Sie kuessen sich noch als der Busmotor losbrummt.
„Pass auf Dich auf“ ruft er dem Mädchen mit der glänzenden Technohose nach, als sie einsteigt. Aus Ohrmuschellautsprechern ihres MP3 Player hämmert elektronische Musik. Die anderen Fahrgäste hören nur die Bassschläge, nicht die Synthesizermelodien. Eine Frau dreht sich mehrmals nach dem Mädchen um, das stumm und starr zum Fenster rauschaut. Der Bus hält an, das Techno-Mädchen steigt aus, schaut sich draussen um und steigt hektisch wieder ein.
Ich irre durch die Stadt, lehne am Geländer der Bruecke und sehe wie die Enten kurzlebige Spuren im Wasser ziehen. Ich spucke ins Wasser und warte darauf, dass die Karpfen meine Spucke fressen. Sie lassen sich nicht verarschen. Meine Spucke löst sich auf.
Das Kind neben mir versucht ueber das Geländer zu schauen.
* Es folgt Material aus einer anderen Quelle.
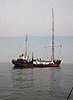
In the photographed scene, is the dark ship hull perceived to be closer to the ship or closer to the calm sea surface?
the ship

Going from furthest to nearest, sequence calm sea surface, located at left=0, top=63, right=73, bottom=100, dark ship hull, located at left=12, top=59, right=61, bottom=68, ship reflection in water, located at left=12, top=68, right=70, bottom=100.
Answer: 1. dark ship hull, located at left=12, top=59, right=61, bottom=68
2. ship reflection in water, located at left=12, top=68, right=70, bottom=100
3. calm sea surface, located at left=0, top=63, right=73, bottom=100

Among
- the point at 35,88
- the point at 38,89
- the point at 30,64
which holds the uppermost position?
the point at 38,89

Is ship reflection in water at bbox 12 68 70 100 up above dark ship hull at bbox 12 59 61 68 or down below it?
above

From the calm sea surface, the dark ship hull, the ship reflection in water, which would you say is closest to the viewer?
the calm sea surface

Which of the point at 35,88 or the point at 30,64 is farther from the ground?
the point at 35,88

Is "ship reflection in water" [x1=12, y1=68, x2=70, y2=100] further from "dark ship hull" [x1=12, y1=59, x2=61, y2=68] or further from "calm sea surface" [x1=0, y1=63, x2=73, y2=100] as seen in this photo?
"dark ship hull" [x1=12, y1=59, x2=61, y2=68]

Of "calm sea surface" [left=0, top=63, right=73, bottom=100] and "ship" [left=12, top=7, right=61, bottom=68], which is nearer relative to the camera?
"calm sea surface" [left=0, top=63, right=73, bottom=100]

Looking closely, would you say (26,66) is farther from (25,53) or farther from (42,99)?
(42,99)

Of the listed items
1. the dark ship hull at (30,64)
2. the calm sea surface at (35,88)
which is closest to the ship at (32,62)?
the dark ship hull at (30,64)

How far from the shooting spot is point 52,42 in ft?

Es schafft es nicht und ich beschreibe ihm wie der Fluss aussieht, welche Farben es gibt und was die Enten tun.
Die Mutter des Kindes steht daneben und lächelt. Sie muessen weiter. Ich schlafe auf einer Parkband und laufe im Morgengrauen los. Zuhause starre ich als erstes mein Handy an, das am Ladekabel wie ein Kommapatient wirkt. Unfähig SMS zu empfangen. Das Display zeigt 8.02 Uhr, 30.März 2004. Ich bilde mir Telefonklingeln ein. Das Datum auf ihren Briefen hat sich nicht verändert.
Erinnerungsschickane treibt mich aufs Klo. Als ein Junge seiner Freundin rät auf sich aufzupassen, habe ich noch den Geschmack von saurer Milch im Mund. Die Busfahrt endet an einem Fluss. Entengegacker. Ich male Wortbilder fuer ein Kind, dass in einigen Jahren ueber das Geländer schauen kann. Kind und Mutter ab. Ich schlafe, wache auf, jogge los und sehe zuhause auf dem Display: 29. März 2004.